[ムンバイ 4日 ロイター] - 動画投稿アプリ「TikTok(ティックトック)」を運営する中国の北京字節跳動科技(バイトダンス)が、インド政府が脱税疑惑調査で自社の銀行口座を凍結したことは嫌がらせであり、違法だと裁判所に訴えていることが分かった。裁判資料をロイターが確認した。
インド政府は昨年、中国との国境を巡る衝突後にTikTokの禁止措置を発動。バイトダンスは今年1月、インド政府がこの措置を維持したことを受けて、インドでの人員を削減した。中国政府は中国のアプリに対する禁止措置についてインドを繰り返し非難している。
インドの税務当局は3月中旬、バイトダンス現地法人の金融取引を調査する中で同社の銀行口座を凍結するようHSBCとシティバンクのムンバイ部門に命じた。

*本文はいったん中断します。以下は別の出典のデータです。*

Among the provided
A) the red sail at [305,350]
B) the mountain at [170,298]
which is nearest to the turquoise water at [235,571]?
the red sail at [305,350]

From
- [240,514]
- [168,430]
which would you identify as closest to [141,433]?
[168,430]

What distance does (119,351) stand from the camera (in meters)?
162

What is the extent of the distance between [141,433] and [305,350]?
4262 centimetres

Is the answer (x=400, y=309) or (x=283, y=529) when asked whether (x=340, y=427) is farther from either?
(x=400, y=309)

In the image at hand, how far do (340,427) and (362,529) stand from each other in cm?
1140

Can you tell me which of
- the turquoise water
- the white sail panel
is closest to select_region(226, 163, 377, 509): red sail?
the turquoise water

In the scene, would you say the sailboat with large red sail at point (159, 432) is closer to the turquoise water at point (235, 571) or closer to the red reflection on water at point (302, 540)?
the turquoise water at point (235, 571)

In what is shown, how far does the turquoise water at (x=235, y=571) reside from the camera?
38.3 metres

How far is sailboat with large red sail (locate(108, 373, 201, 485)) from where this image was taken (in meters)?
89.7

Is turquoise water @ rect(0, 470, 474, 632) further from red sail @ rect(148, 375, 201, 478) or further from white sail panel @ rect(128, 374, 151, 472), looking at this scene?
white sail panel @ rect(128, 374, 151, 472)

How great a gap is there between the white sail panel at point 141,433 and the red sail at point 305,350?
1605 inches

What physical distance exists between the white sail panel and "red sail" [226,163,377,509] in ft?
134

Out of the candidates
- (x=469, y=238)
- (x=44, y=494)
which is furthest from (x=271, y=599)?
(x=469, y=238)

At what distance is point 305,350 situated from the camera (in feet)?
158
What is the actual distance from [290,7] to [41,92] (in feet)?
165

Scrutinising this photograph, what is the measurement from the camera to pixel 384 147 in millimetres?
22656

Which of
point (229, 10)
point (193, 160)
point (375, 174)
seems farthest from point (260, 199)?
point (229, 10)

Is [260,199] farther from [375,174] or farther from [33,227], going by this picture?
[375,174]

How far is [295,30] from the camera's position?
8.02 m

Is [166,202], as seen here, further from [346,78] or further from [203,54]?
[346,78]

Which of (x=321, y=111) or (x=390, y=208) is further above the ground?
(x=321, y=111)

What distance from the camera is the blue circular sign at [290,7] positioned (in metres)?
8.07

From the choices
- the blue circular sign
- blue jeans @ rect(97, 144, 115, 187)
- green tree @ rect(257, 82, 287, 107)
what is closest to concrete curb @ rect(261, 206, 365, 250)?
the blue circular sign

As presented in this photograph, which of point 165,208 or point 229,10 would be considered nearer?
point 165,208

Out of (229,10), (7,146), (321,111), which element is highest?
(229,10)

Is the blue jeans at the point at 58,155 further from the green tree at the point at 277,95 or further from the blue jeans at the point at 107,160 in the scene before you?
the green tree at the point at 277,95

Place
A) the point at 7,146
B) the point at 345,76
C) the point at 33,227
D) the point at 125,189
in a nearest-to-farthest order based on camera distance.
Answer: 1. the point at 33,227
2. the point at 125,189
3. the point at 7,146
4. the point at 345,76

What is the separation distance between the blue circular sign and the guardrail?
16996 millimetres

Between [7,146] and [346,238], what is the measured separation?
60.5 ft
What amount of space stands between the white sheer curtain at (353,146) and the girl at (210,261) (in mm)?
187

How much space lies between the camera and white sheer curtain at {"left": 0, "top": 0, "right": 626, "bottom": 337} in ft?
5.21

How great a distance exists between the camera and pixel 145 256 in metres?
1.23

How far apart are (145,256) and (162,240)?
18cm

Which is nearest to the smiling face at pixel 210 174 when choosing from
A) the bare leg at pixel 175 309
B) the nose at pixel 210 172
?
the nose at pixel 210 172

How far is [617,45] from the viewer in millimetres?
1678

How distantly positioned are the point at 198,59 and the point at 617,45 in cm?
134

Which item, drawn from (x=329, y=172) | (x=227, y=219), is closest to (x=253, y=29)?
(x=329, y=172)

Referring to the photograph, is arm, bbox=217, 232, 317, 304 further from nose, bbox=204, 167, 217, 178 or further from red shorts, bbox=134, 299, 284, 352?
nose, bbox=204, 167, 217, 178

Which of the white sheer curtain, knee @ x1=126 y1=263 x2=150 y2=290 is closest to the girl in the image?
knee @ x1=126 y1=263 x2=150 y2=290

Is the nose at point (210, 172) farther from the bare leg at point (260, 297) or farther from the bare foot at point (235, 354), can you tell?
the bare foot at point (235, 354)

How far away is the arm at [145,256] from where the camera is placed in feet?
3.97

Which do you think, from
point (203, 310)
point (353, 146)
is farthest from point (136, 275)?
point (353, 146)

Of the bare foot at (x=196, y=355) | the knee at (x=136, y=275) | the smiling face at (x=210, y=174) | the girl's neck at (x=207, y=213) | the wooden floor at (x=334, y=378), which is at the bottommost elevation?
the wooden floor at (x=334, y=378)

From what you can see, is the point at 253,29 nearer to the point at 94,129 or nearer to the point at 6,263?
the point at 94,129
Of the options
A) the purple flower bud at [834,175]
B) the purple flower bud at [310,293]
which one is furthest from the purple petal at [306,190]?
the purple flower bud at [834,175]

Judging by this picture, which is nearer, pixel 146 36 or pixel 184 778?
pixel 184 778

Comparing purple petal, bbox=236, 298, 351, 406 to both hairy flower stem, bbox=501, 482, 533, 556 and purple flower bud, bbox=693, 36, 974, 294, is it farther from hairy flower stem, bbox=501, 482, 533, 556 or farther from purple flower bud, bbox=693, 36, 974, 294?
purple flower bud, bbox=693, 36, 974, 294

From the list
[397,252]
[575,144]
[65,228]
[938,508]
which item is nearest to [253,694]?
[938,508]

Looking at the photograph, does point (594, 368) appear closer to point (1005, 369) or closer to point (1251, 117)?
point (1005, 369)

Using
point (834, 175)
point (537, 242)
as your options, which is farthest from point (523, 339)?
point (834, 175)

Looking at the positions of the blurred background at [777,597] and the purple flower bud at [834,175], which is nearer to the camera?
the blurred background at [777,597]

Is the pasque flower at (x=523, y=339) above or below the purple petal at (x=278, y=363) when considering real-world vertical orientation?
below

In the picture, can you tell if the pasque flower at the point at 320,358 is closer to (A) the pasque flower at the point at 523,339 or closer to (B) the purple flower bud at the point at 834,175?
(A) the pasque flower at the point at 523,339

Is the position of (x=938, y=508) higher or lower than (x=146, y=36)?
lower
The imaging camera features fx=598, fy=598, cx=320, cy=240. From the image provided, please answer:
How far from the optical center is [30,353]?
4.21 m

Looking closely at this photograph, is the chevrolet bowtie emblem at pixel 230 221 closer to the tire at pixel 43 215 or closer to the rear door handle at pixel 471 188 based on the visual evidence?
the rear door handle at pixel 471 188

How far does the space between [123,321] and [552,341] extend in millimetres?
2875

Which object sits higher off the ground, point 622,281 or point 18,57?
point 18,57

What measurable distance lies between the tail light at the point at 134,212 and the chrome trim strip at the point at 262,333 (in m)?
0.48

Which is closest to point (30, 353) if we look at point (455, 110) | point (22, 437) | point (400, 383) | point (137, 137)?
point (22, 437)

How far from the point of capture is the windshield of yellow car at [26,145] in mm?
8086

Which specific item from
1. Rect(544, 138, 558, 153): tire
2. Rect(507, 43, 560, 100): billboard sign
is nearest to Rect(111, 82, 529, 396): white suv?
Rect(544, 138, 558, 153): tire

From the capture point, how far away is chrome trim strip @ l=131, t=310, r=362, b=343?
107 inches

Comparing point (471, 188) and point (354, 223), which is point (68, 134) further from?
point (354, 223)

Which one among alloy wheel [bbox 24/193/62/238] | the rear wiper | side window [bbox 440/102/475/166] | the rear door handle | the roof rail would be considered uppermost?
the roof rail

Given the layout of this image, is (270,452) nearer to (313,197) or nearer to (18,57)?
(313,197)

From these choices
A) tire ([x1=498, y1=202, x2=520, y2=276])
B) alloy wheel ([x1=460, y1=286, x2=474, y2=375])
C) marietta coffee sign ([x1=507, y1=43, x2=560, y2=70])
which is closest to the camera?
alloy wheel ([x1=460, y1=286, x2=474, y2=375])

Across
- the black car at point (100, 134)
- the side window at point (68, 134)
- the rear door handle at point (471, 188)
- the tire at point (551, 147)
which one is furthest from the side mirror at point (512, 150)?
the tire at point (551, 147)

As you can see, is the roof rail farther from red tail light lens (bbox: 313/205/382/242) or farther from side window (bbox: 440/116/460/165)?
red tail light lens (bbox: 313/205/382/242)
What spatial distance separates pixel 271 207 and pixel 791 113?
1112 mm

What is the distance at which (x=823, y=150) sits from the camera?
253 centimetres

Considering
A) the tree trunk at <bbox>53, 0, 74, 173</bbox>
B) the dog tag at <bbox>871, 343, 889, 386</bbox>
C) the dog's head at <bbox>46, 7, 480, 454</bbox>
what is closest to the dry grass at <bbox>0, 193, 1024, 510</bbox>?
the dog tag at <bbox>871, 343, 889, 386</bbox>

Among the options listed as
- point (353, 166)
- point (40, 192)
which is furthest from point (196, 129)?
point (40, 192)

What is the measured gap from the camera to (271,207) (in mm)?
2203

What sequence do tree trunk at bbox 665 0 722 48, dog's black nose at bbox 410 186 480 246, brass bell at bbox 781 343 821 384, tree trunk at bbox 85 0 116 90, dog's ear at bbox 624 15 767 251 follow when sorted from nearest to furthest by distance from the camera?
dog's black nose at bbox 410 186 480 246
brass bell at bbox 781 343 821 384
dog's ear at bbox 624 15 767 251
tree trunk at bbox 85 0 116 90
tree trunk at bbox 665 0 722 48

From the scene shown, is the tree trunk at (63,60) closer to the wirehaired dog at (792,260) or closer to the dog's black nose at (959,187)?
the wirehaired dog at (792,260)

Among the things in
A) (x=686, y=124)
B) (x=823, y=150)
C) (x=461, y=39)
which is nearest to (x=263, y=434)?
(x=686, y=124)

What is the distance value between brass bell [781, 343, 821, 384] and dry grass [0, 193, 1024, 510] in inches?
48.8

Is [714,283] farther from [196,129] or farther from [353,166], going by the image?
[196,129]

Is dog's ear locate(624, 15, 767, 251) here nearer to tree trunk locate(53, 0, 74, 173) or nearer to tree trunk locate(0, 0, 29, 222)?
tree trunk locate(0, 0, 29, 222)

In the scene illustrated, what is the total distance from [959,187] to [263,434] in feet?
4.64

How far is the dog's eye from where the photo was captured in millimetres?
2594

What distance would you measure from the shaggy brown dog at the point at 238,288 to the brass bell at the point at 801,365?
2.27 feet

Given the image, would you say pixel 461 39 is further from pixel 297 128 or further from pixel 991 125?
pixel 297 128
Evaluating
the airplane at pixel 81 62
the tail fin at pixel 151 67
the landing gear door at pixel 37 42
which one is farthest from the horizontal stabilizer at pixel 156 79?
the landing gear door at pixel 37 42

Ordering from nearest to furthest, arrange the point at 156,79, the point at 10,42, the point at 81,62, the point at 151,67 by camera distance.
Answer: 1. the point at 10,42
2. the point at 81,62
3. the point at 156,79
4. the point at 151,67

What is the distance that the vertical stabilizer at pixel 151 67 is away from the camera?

バイトダンス側は4口座が凍結されたことについて、ムンバイの裁判所に提訴している。
バイトダンスは3月25日に提出した裁判資料の中で、当局は具体的な証拠やインドの法律が求める事前通知なしにこうした「劇的措置」を取ったと主張。調査手続き中に口座を凍結することは「不当な抑圧」であり、「原告に嫌がらせするため不適切に計画された」と訴えた。
インド当局からは今のところコメントを得られていない。
バイトダンスに対する税務調査の詳細は今のところ明らかになっていない。ただ、裁判資料の中では、税務当局が昨年、バイトダンスが特定の取引を隠ぺいし、多額の税額控除の適用を申請したと信じる理由があると同社に伝えていたことが明らかにされている。
バイトダンスは裁判資料に関するコメントは避けた。ただ、ロイターに対しては先日、税務当局の決定には同意していないと表明していた。
HSBCはコメント避けた。シティバンクからは回答を得られなかった。
事情に詳しい関係筋2人によると、口座凍結を受け、バイトダンス現地法人の従業員には3月の給与が支払われていないという。同社は裁判所に対して、従業員数は外部委託を含め1335人と説明している。